Scene-based reasoning records
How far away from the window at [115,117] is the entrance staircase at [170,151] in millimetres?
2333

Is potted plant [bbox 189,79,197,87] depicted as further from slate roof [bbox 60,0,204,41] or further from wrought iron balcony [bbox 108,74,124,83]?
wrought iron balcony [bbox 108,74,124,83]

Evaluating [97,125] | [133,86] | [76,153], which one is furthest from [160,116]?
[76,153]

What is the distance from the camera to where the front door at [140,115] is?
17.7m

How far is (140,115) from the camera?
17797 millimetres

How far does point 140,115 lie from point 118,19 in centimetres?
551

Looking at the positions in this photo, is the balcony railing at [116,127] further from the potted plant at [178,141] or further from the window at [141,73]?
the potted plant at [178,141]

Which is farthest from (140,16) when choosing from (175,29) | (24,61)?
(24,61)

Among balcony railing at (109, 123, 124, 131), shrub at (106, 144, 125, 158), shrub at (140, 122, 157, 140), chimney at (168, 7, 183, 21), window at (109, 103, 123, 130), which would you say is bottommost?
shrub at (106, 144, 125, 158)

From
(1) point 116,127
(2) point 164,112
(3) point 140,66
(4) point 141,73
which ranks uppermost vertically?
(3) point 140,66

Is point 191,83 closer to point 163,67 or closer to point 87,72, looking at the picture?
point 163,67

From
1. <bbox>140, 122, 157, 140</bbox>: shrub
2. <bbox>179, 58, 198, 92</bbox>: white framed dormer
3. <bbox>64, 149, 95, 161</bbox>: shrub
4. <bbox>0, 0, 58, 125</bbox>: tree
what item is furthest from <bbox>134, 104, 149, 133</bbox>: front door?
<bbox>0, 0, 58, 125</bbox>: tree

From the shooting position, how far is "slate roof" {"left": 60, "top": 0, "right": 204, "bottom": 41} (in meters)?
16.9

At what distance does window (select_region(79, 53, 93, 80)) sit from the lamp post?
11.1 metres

▶ [The request]: Lay out the lines from the one containing "Is point 191,83" through the end of the records as a Markdown table with the columns Row and Line, numbering each row and omitting blank lines.

▶ [The solution]:
| Row | Line |
|---|---|
| 1 | Is point 191,83 closer to point 163,67 or closer to point 87,72, looking at the picture? |
| 2 | point 163,67 |
| 3 | From |
| 4 | 1. <bbox>140, 122, 157, 140</bbox>: shrub |
| 5 | 2. <bbox>179, 58, 198, 92</bbox>: white framed dormer |
| 6 | 3. <bbox>64, 149, 95, 161</bbox>: shrub |
| 7 | 4. <bbox>0, 0, 58, 125</bbox>: tree |
| 8 | what item is furthest from <bbox>134, 104, 149, 133</bbox>: front door? |
| 9 | <bbox>0, 0, 58, 125</bbox>: tree |
| 10 | From the shooting position, how far is "slate roof" {"left": 60, "top": 0, "right": 204, "bottom": 41} (in meters)? |
| 11 | 16.9 |
| 12 | At what distance does window (select_region(79, 53, 93, 80)) sit from the lamp post? |
| 13 | 11.1 metres |